Questions about scene geometry
-=-=-=-=-

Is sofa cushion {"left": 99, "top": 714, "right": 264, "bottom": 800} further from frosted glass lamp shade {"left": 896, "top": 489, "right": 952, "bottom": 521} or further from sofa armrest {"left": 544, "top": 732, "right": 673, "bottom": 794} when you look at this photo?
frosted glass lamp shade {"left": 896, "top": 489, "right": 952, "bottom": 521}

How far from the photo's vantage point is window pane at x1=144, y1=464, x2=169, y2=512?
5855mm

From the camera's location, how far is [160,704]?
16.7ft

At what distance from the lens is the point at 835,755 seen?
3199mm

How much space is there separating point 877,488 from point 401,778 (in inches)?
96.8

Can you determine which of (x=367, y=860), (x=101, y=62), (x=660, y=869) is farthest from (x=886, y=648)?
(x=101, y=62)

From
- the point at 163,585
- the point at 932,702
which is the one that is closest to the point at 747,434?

-=-=-=-=-

--- Aim of the exercise ---
Reproduce every record, matching each line exactly.

--- Exercise result ---
Is sofa cushion {"left": 99, "top": 714, "right": 264, "bottom": 800} further from frosted glass lamp shade {"left": 896, "top": 489, "right": 952, "bottom": 521} or further from sofa armrest {"left": 544, "top": 732, "right": 673, "bottom": 794} when you look at this photo?
frosted glass lamp shade {"left": 896, "top": 489, "right": 952, "bottom": 521}

How far from the photo's vantage point is window pane at x1=144, y1=464, x2=169, y2=512?
5855mm

From the camera's location, how far is [160,704]?
16.7ft

At what distance from the lens is the point at 835,755 seen?
3199mm

How much space is there separating point 877,488 from point 401,778 (in inches)?
96.8

Can you determine which of (x=367, y=860), (x=101, y=62), (x=660, y=869) is farthest from (x=886, y=648)?
(x=101, y=62)

From
- the point at 163,585
- the point at 932,702
which is the one that is closest to the point at 747,434?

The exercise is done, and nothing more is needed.